Mycobacterial pipeline
GNU Affero General Public License v3.0
11 stars 3 forks source link

TB-profiler new issue #62

Closed MarcNiebel closed 1 month ago

MarcNiebel commented 3 months ago

Unfortunately a new error has come up. It seems similar to previous one with tb-profiler error tbprofiler.errlog.txt. Again staging of files seems to be an issue (SRR26331605 versus SRR26331609) when looking at directory and subdirectory hierarchy. Not sure if the error actually originates further up the pipeline d2 └── b221477a01b061477e4a4d7e323198 ├── SRR26331605_report.json -> /home/mniebel/tb_pipeline/lodestone/work/66/1e4361b50d3eb5c6ed4398345eed7c/SRR26331605_report.json ├── SRR26331609_allelic_depth.minos.vcf.gz ├── SRR26331609_allelic_depth.minos.vcf.gz.tbi ├── bam ├── results ├── tbprofiler.errlog.txt ├── tmp └── vcf The dataset I am currently running through Lodestone are the 79 samples from the MAGMA paper https://journals.plos.org/ploscompbiol/article?id=10.1371/journal.pcbi.1011648 (BioProject PRJNA1026351). I have been able to isolate the problem down to SRR26331605 & SRR26331609.

The command I am using is:

nextflow -bg run main.nf -profile singularity --input_dir MAGMA_dataset_2a_issue_v4/ --pattern '*_{1,2}.fastq.gz' -with-report

WhalleyT commented 3 months ago

Hi again Marc, I'll download it and have a look, will report back

WhalleyT commented 2 months ago

I think you were right it's still a permissions issue. From what I can gather, the --temp argument in TB-profiler only creates a tmp directory for the outputs/intermediate files generated by the tool, it doesn't percolate down to calls in samtools, bcftools et al.

It appears to work for me if I change $TMPDIR or $SINGULARITY_TMPDIR to somewhere that is writeable. Is that the case for you or is it something else?

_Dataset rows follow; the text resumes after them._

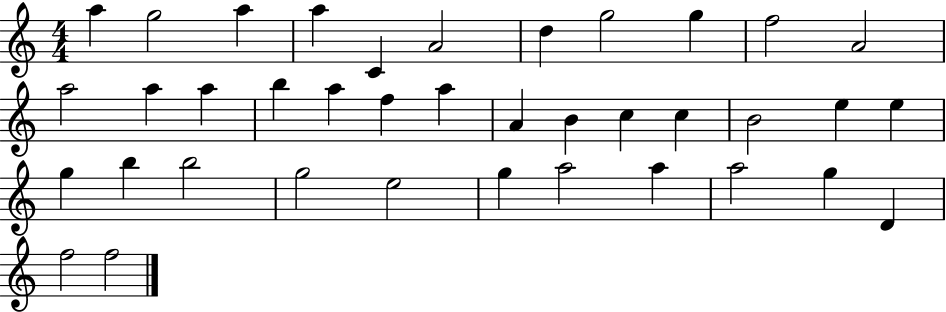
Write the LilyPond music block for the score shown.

{
  \clef treble
  \numericTimeSignature
  \time 4/4
  \key c \major
  a''4 g''2 a''4 | a''4 c'4 a'2 | d''4 g''2 g''4 | f''2 a'2 | \break a''2 a''4 a''4 | b''4 a''4 f''4 a''4 | a'4 b'4 c''4 c''4 | b'2 e''4 e''4 | \break g''4 b''4 b''2 | g''2 e''2 | g''4 a''2 a''4 | a''2 g''4 d'4 | \break f''2 f''2 | \bar "|."
}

If it the case I will see if there's a more "proper" way of doing this in tb-profiler and/or get in touch with the authors and try and sort it.

MarcNiebel commented 2 months ago

Have not explored that to be honest. What I am trying to get my head around is why it happens with specific samples only. It seems also to be something seen by others testing out Lodestone with this dataset using --singularity. So can I clarify does this not occur with docker? I think asking Jody Phelan for some help would be a good shout.

WhalleyT commented 2 months ago

Agreed, I can't see an obvious reason, because there's no branching logical to that call to bcftools et al., it's all the same set of pipes.

I've had no problems with -profile docker thus far. I'll try the magma data on CLIMB (where I've been running in docker) and see if that's the case, but from memory, it's always been okay.